* ZU ERLEDIGEN *
1 – Wiederholen Sie aus dem Artikel über die Konjunktur in der IHK-Region Ulm wortgetreu alles von „IHK: Unternehmen stehen“ bis hinunter zu „unter dem Vorkrisenniveau.“.
2 – Welchen Wert erreicht der IHK-Konjunkturklimaindex laut dem Artikel über die Konjunktur in der IHK-Region Ulm zum Jahresauftakt?

IHK: Unternehmen stehen mit dem Rücken zur Wand
Der zweite Lockdown bremst der Kammer zufolge die zwischenzeitliche Erholung der regionalen Wirtschaft
ULM (sz) - Nach einer konjunkturellen Erholung in den Sommer- und frühen Herbstmonaten 2020 hat die regionale Wirtschaft der Region Ulm der Industrie- und Handelskammer (IHK) mit den Einschränkungen seit November einen herben Dämpfer erhalten. Der IHK-Konjunkturklimaindex, ein gemeinsames Maß für die Lageurteile und Erwartungen, erreicht zum Jahresauftakt 104 Zähler und liegt damit weiter deutlich unter dem Vorkrisenniveau.

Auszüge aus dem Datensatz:
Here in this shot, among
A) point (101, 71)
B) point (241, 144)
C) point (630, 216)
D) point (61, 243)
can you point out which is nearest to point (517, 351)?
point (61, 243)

* ERGEBNISSE JE AUFGABE *
1 –
IHK: Unternehmen stehen mit dem Rücken zur Wand
Der zweite Lockdown bremst der Kammer zufolge die zwischenzeitliche Erholung der regionalen Wirtschaft
ULM (sz) - Nach einer konjunkturellen Erholung in den Sommer- und frühen Herbstmonaten 2020 hat die regionale Wirtschaft der Region Ulm der Industrie- und Handelskammer (IHK) mit den Einschränkungen seit November einen herben Dämpfer erhalten. Der IHK-Konjunkturklimaindex, ein gemeinsames Maß für die Lageurteile und Erwartungen, erreicht zum Jahresauftakt 104 Zähler und liegt damit weiter deutlich unter dem Vorkrisenniveau.

2 – 104 Zähler